Source: Frontiers in Endocrinology Published:2019


Abstract

Introduction: Cell therapy can overcome the limitation of conventional treatments (including different medications and β cell replacement) for type 1 diabetes. Based- on several studies human fetal mesenchymal and hematopoietic stem cells are ideal candidates for stem cell therapy. On the other hand, co-transplantation of them can improve their effects. Accordingly, the aim of this research is co-transplantation of human fetal mesenchymal and hematopoietic stem cells in type 1 diabetes. Materials and Methods: The liver of legally aborted fetus was harvested. Then, mononuclear cells were isolated and extracted mesenchymal stromal cells and CD34+ hematopoietic stem cells were cultured. Expression of pluripotency markers were evaluated. For molecular imaging, mesenchymal stromal cells were labeled using GFP- vector. BALB/c inbred male mice were modeled by injection a single dose of Streptozotocin. Diabetic animals were received stem cells. After stem cell transplantation, in vivo imaging was performed and blood glucose levels were measured weekly.
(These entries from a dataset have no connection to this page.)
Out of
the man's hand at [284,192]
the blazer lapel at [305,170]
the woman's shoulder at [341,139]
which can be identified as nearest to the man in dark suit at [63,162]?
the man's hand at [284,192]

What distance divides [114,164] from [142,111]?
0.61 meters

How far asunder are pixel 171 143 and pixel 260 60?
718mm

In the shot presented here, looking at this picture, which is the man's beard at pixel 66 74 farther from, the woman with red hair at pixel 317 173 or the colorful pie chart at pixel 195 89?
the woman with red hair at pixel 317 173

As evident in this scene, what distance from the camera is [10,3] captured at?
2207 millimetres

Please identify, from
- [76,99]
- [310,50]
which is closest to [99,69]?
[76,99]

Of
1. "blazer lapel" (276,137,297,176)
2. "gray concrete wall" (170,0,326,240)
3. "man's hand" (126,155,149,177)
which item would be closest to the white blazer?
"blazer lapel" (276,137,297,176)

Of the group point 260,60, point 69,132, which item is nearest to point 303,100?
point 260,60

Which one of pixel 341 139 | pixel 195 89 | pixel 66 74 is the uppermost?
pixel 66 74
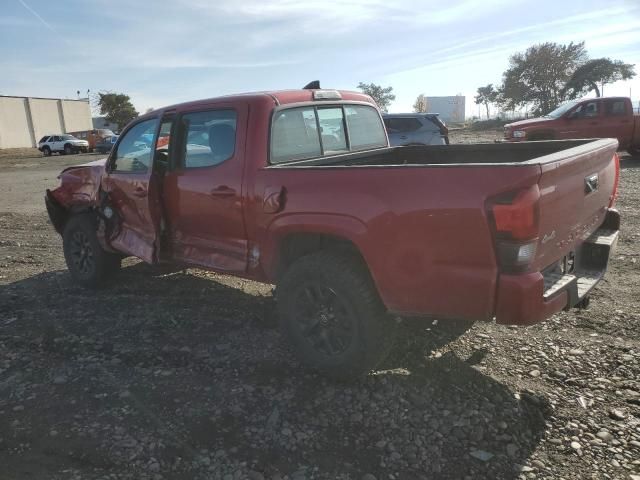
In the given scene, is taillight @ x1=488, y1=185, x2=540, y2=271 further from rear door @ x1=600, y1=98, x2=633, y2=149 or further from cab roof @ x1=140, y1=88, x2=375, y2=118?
rear door @ x1=600, y1=98, x2=633, y2=149

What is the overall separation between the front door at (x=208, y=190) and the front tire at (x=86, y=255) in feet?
4.19

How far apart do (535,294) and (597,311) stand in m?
2.18

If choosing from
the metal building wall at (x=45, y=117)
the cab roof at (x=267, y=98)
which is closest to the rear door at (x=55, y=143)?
the metal building wall at (x=45, y=117)

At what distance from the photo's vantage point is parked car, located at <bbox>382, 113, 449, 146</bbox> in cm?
1292

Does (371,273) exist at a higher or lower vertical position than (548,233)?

Results: Fetal mesenchymal stromal cells were demonstrated differentiation potential. Expression of pluripotency markers were positive. The mean of blood glucose levels were reduced in mixed mesenchymal and hematopoietic stem cells transplantation. A lot of GFP-labeled mesenchymal stem cells were engrafted in the pancreas of animal models that received a mixed suspension of hematopoietic and mesenchymal stromal cells. Conclusions: Human fetal stem cells are valuable source for cell therapy and co-transplantation of mesenchymal stromal cells can improve therapeutic effects of hematopoietic stem cells. © Copyright © 2019 Arjmand, Goodarzi, Aghayan, Payab, Rahim, Alavi-Moghadam, Mohamadi-jahani and Larijani.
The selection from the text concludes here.